Thursday, September 12, 2019

Streaming CloudWatch logs to Elasticsearch, Part 2: Teh Codez

My last post described my different attempts at incorporating CloudWatch Logs events into an Elasticsearch-based logging pipeline. This post looks at the actual code. To avoid boring you, it just touches on the main points; if you want the whole thing go here.

Creating the subscription

The first step in streaming your CloudWatch Logs is to create a subscription. As I mentioned in my last post, you can't do this via the AWS Console. The Amazon documentation walks you through creating the subscription via the CLI, or you can use the CloudFormation template from my project.

One important note: the stream has to be active before you can create a subscription; if you create the stream and then immediately try to create the subscription, it will fail. This is why I have a separate templates to create the stream and subscribe to it (it's also easier to replicate the subscription when it's a separate template).

The messages are written to the stream as JSON. Each message identifies the log group and stream, and contains a list of log events:

{
 "messageType": "DATA_MESSAGE",
 "owner": "012345678901",
 "logGroup": "AppenderExample",
 "logStream": "Example-20190825",
 "subscriptionFilters": ["CloudWatchSubscription-Subscription-184MSZXRD5MCP"],
 "logEvents": [{
  "id": "34939504216003552676187468284442890586332374987778818048",
  "timestamp": 1566741555269,
  "message": "some message\n"
 }, {
  "id": "34939504216092755656981590777009033459422968433802739713",
  "timestamp": 1566741555273,
  "message": "another message\n"
 }, {
  "id": "34939504239575440351034336945046144800521693099600117762",
  "timestamp": 1566741556326,
  "message": "still another\n"
 }]
}

Processing the input messages

When Kinesis invokes a Lambda, it packages multiple records into a single invocation event, with the original message GZipped and Base64-encoded:

{
    "Records": [
        {
            "kinesis": {
                "kinesisSchemaVersion": "1.0",
                "partitionKey": "ea05911b7285b29393412d960053f81d",
                "sequenceNumber": "49598889268738564796327312231530438478076180289718059010",
                "data": "H4sIANoVbV0AA42QW2vCQBCFn5NfIfusMLs7e5m+BbU+CaURWtpKSXXRQExCsvaC+N+7sSn0QqUvC7PnMOebc4gjtnNtm23c4q127GLAJskieZxP0zSZTdkw6NVL6ZpOAS4kKm0sAT8pRbWZNdW+7sSkrl25ds30NdvVhfvUU9+4bNcZemEkgBNYoU6Odv/Urpq89nlVXuaFd00bvPdsXFT79U3mV9v0i2P0beAW5+nd7fVEzcdXbNkHTp9d6U9LDnEUsXzdZUskSQpQcA0glRLaaG4NaissIopwkbJaSiENkjXGWMstoO0YI+bzUJEP9GEVV1ob5KrbQSe1r6+LaaudG/TzQ8ni6Dgc/EFBwiillSbLFUFIBCCQoV5CIUhblNKCMJIMl2cpjPxJkZWV37rmPyDhNQoxVMJBhkhNGL41R7QAKnCSBKLQGefGaHEGREuhf9Xh86IY9DgfGMv4GL8DWgIaCnQCAAA=",
                "approximateArrivalTimestamp": 1566741561.188
            },
            "eventSource": "aws:kinesis",
            "eventVersion": "1.0",
            "eventID": "shardId-000000000000:49598889268738564796327312231530438478076180289718059010",
            "eventName": "aws:kinesis:record",
            "invokeIdentityArn": "arn:aws:iam::012345678901:role/DefaultLambdaProfile",
            "awsRegion": "us-east-1",
            "eventSourceARN": "arn:aws:kinesis:us-east-1:012345678901:stream/CloudWatchSubscriptionDestination"
        },
        ...
    ]
}

To transform the input events, you need to iterate over each of the top-level records, extract its payload, and then iterate over each of the child events to transform them. In order to simplify the output code, my process_input_record() function returns just the transformed child events, so that the output code can work on a “flattened” array.

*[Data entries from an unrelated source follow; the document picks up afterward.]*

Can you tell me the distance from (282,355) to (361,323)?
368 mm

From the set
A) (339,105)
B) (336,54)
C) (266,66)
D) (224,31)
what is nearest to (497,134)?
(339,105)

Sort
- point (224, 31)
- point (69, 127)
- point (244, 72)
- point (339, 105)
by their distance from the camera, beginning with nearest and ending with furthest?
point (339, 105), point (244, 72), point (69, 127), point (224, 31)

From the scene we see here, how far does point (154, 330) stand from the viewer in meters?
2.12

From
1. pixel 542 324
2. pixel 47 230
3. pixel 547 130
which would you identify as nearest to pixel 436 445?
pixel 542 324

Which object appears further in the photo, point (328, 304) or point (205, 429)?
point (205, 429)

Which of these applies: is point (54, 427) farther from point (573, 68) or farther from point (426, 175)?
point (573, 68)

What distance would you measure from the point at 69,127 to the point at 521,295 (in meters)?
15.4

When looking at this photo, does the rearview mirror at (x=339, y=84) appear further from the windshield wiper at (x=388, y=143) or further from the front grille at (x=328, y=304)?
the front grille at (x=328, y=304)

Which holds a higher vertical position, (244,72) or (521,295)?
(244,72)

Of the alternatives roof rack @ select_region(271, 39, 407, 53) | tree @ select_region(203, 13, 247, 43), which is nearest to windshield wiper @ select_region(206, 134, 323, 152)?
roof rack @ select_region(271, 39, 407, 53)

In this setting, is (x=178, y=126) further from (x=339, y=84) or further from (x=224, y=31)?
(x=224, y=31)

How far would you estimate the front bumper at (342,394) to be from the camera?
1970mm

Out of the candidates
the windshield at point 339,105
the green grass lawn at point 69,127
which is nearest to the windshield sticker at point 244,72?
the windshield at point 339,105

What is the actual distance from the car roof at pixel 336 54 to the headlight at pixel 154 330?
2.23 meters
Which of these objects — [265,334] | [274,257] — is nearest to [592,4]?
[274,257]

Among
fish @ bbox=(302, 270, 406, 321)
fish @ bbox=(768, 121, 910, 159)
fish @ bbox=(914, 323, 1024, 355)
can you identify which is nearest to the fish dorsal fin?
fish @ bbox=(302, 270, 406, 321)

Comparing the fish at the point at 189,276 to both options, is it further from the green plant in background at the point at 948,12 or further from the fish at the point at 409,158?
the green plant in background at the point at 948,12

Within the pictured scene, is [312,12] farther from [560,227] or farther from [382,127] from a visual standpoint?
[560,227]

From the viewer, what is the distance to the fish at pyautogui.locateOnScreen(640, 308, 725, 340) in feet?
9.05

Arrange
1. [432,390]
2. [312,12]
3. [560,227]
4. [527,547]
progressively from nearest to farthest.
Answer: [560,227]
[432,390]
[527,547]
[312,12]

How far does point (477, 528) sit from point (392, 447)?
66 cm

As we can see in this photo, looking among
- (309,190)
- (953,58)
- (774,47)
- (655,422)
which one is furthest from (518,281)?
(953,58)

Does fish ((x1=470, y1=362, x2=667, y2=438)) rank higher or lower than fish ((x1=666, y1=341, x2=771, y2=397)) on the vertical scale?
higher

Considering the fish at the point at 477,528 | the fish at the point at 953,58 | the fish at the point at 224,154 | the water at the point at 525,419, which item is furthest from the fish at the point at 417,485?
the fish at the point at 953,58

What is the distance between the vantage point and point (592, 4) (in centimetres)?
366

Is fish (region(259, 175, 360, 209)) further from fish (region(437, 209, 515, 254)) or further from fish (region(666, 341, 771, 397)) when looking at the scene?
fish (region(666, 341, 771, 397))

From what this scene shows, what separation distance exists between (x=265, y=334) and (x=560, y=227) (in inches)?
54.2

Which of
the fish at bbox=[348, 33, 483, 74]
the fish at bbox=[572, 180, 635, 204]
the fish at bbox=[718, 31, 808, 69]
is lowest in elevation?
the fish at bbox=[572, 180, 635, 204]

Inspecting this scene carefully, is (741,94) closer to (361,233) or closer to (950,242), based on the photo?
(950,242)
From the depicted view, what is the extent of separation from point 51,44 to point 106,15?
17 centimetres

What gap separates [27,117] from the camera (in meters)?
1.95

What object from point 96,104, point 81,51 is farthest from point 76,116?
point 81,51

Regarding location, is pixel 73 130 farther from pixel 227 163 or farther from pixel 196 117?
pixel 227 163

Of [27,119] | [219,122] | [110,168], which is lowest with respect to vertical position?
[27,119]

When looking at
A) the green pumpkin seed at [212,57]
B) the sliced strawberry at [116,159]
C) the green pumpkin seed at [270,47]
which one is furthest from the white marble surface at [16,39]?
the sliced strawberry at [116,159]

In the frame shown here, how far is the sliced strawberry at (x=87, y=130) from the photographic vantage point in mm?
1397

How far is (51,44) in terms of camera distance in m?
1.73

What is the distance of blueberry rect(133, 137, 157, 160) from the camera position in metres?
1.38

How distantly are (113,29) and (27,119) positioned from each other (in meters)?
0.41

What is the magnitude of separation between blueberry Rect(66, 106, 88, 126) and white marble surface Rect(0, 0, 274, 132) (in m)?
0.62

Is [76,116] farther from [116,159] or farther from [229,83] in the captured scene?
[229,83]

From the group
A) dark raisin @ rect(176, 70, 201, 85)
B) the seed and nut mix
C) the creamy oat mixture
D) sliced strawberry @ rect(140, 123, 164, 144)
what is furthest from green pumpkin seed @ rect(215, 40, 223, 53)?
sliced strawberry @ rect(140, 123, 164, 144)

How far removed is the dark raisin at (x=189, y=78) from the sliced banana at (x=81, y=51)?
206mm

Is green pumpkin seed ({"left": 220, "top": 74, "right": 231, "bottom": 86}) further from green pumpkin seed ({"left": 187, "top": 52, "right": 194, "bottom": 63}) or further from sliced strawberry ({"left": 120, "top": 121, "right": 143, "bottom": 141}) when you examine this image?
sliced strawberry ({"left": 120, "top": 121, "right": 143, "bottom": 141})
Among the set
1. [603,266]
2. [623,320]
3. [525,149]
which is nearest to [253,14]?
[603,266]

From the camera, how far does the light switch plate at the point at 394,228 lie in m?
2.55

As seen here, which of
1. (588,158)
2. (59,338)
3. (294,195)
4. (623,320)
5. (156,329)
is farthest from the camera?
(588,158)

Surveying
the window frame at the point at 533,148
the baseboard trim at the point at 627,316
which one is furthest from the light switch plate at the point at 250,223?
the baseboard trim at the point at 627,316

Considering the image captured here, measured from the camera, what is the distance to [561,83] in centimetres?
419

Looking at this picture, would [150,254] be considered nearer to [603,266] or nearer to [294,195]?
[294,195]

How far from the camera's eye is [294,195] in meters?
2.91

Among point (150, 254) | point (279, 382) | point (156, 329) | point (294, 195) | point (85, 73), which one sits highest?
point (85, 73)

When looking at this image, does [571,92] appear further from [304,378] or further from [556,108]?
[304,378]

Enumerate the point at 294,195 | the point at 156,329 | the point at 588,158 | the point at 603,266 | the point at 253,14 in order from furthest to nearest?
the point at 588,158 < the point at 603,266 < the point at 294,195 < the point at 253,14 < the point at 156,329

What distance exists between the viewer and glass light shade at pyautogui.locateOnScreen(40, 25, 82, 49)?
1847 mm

def lambda_handler(event, context):
    outputMessages = []
    for record in event['Records']:
        outputMessages = outputMessages + process_input_record(record)
    logging.info(f'total number of messages to output: {len(outputMessages)}')
    logging.debug(f'output messages: {json.dumps(outputMessages)}')
    write_to_kinesis(outputMessages)


def process_input_record(record):
    try:
        payload = record['kinesis']['data']
        decoded = gzip.decompress(base64.b64decode(payload))
        data = json.loads(decoded)
        message_type = data.get('messageType')
        if message_type == 'DATA_MESSAGE':
            logGroup = data['logGroup']
            logStream = data['logStream']
            events = data.get('logEvents', [])
            logging.info(f'processing {len(events)} events from group "{logGroup}" / stream "{logStream}"')
            logging.debug(f'input messages: {json.dumps(events)}')
            return [transform_log_event(logGroup, logStream, event) for event in events]
        elif message_type == 'CONTROL_MESSAGE':
            logging.info('skipping control message')
        elif message_type:
            logging.warn(f'unexpected message type: {message_type}')
    except:
        logging.error(f'failed to process record; keys = {record.keys()}', exc_info=True)
    # fall-through for any unprocessed messages (exception or unhandled message type)
    return []

One thing to note about process_input_record() is the if statement at its core. CloudWatch Logs writes two different types of messages: most of the messages are data messages, which contain log events. However, when you first subscribe the log group to a stream, it writes a control message to verify that it has permission to do so. There shouldn't be any other message types, but if AWS adds one we'll ignore it. I also wrap the entire function in a try block, in case something other than a valid Logs message ends up on the stream.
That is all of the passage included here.